Many believe that the move is part of Erdogan’s push to assert his version of an exclusionary religious Islamic identity in Turkey, in order to strengthen his political power.
An issue of trust
Turkey is living a century-long process of soul-searching in which it seems to be oscillating between two apparently irreconcilable positions: the secularists who following the legacy of Ataturk have ruled the country for the best part of the last century on one side, and then, the religious majority on the other side who, in the last two decades, see in Erdogan their champion.
I have lived long enough in the country to know that the situation is much more complex than that, but I am convinced that the Hagia Sophia controversy goes far beyond the Muslim–Christian tension.

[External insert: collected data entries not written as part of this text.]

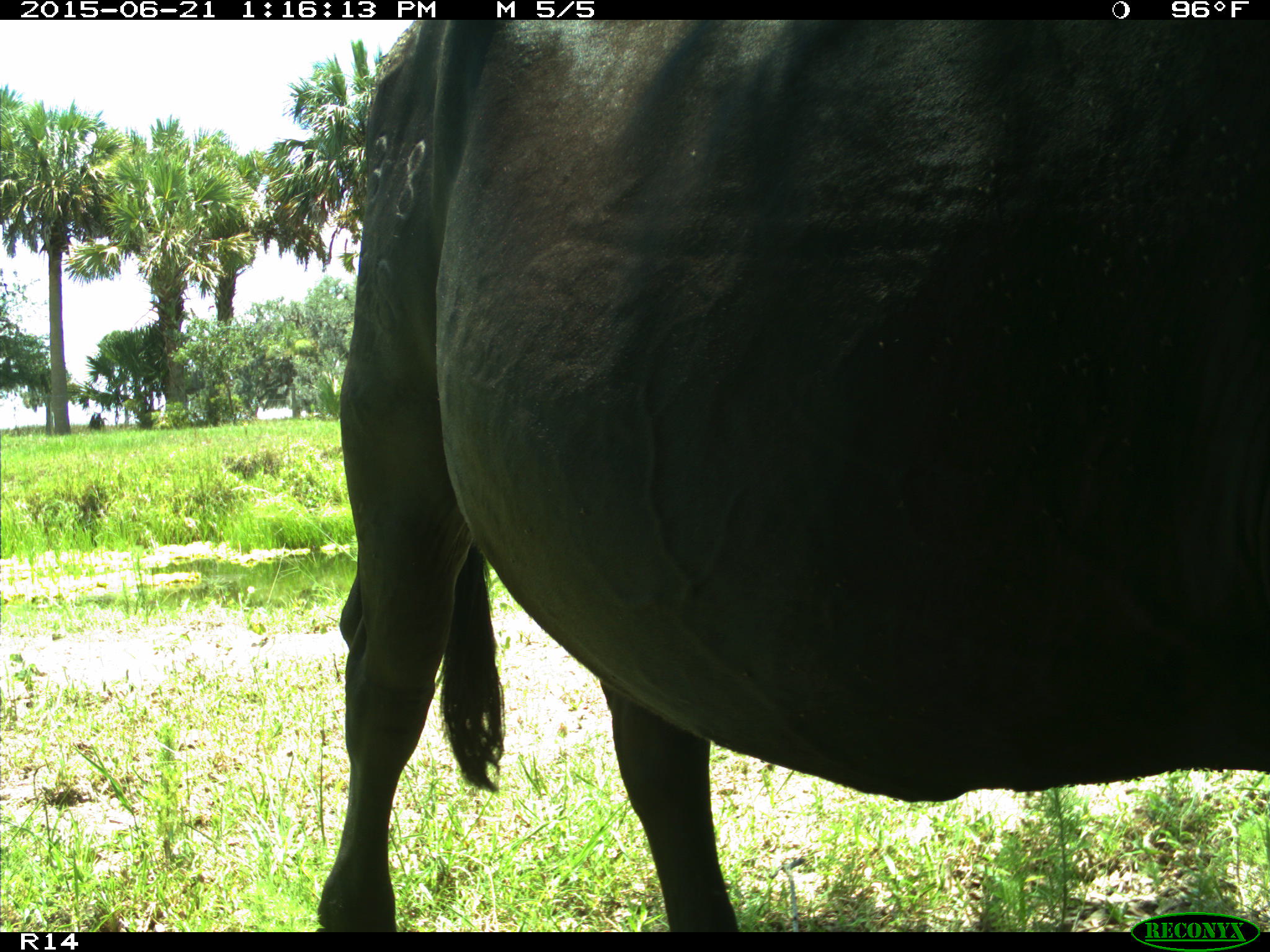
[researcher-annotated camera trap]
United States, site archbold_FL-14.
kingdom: Animalia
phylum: Chordata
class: Mammalia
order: Artiodactyla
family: Bovidae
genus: Bos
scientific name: Bos taurus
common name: domestic cow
Bos taurus (domestic cow).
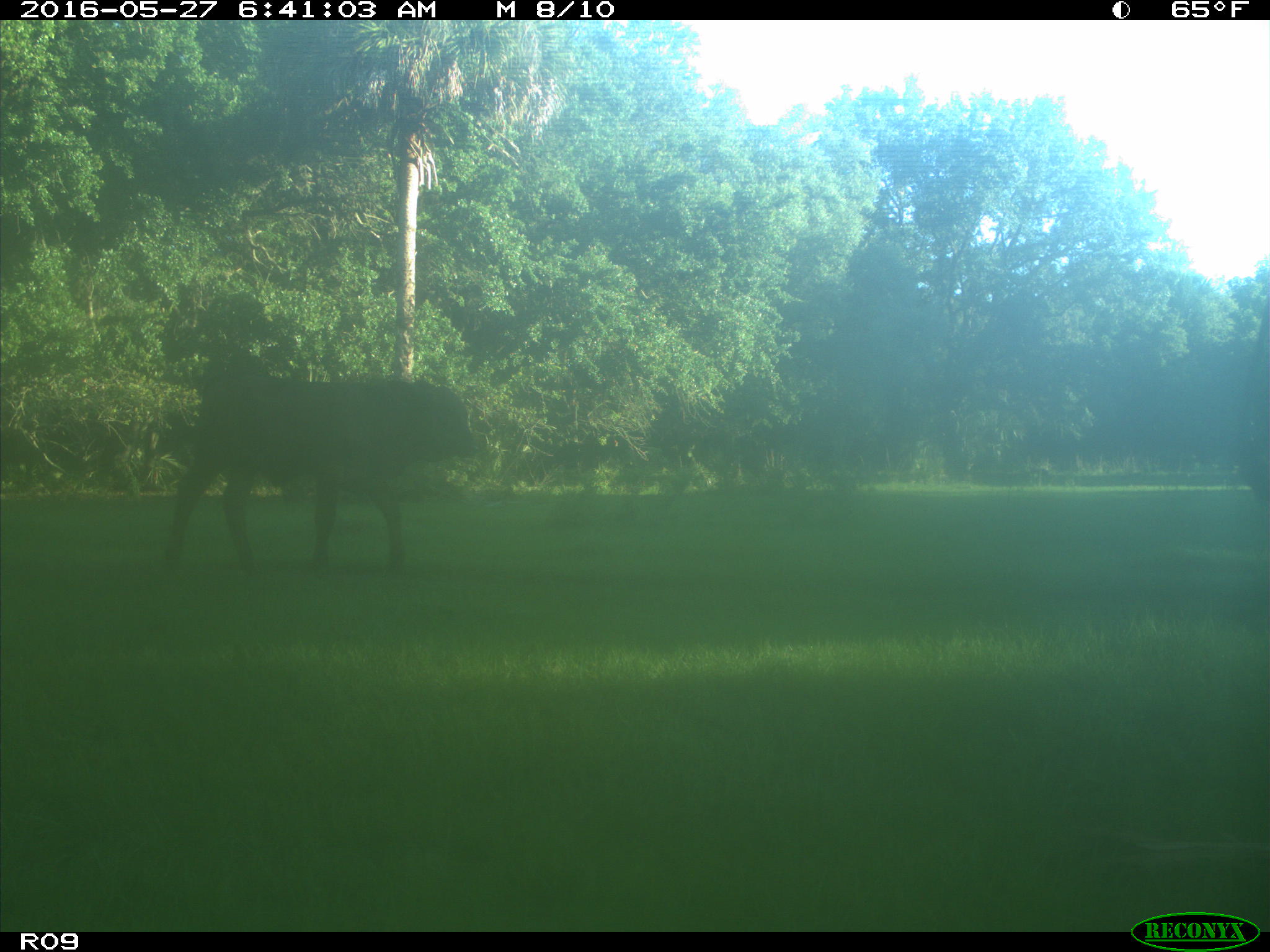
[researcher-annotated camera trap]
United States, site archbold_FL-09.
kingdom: Animalia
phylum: Chordata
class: Mammalia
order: Artiodactyla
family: Bovidae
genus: Bos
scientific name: Bos taurus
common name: domestic cow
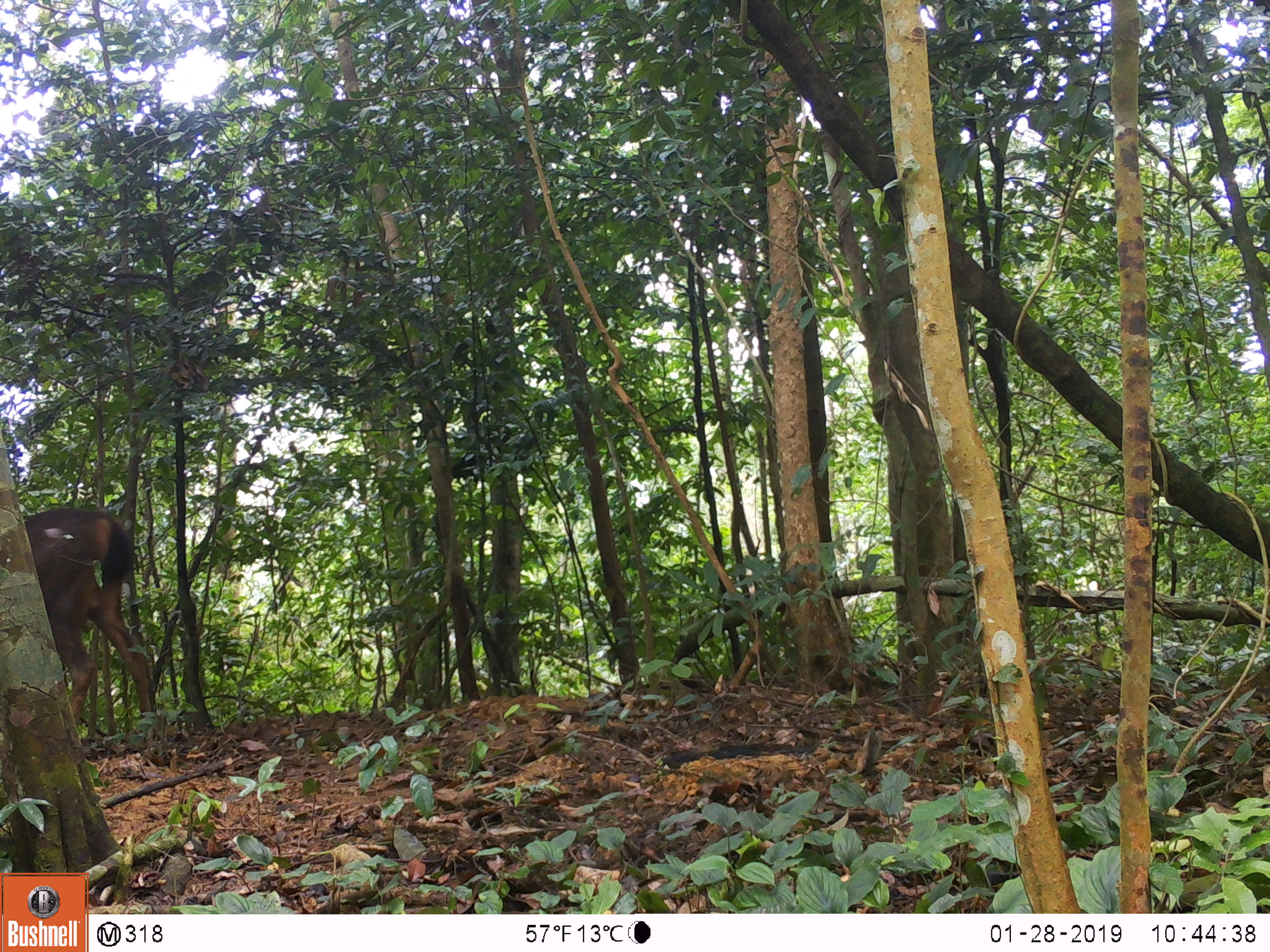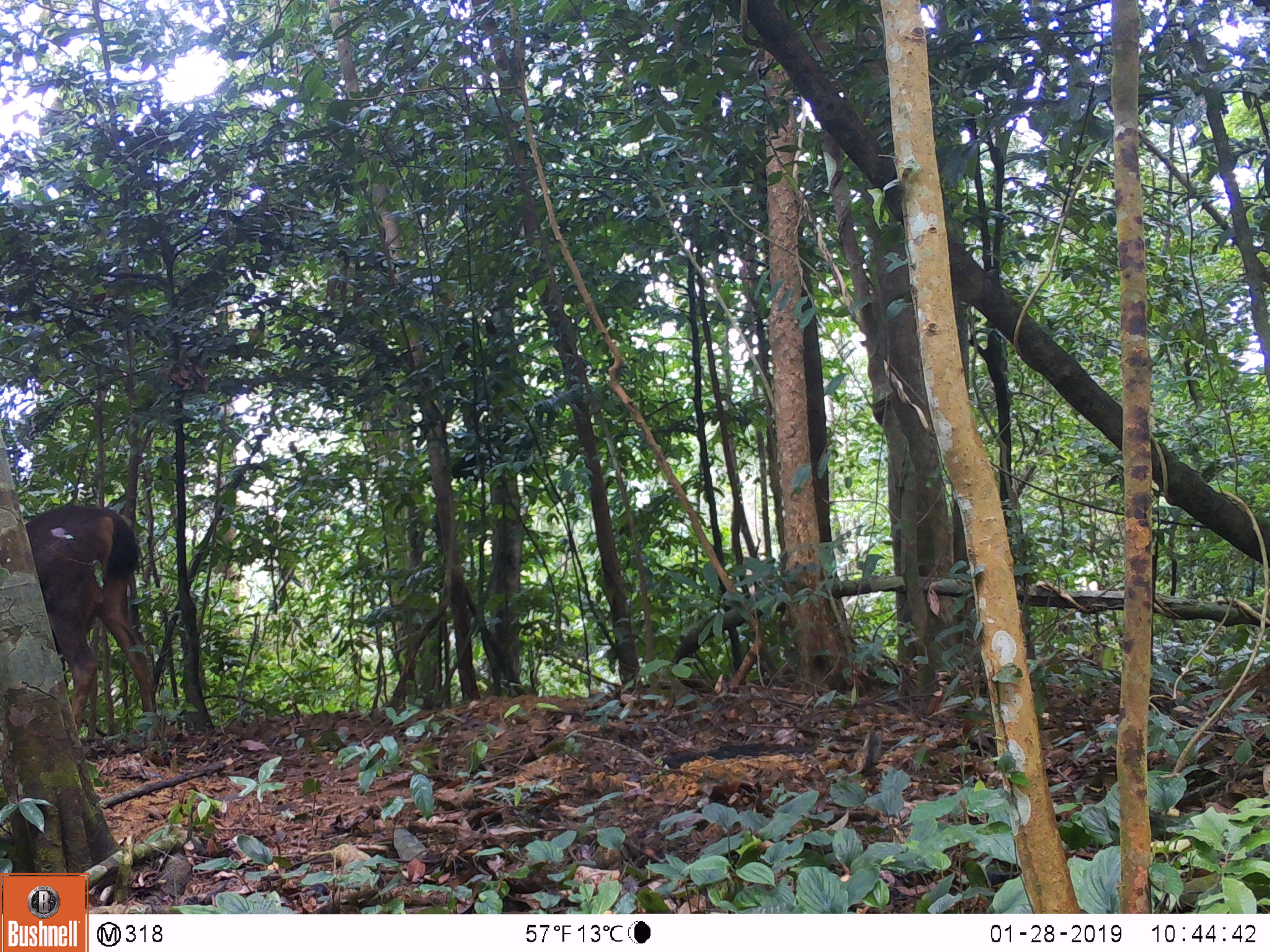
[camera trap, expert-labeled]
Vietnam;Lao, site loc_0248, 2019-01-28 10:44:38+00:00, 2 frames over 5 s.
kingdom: Animalia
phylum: Chordata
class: Mammalia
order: Artiodactyla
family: Cervidae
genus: Rusa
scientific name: Rusa unicolor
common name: sambar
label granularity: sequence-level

It remains a fact that recent events have dented trust in the dialogue with the authorities regarding the rights of minorities and seem to turn the clock back on the 2019 Abu Dhabi declaration on universal fraternity, in which Christians and Muslims pledged to strive more and more towards a deeper mutual understanding and knowledge of each other’s history. As a Christian and someone who deeply loves Turkey, I feel that we cannot allow these events to stop us from believing and working for dialogue at all levels.
I am also convinced that people of faith, regardless of their own religious affiliation, are called to go beyond the mere preservation of places of worship. The latest, though understandably painful events, should remind us all that our faith – although rooted in the past – is alive in the present for the presence of the Risen Lord, whose presence transcends the ‘temple’.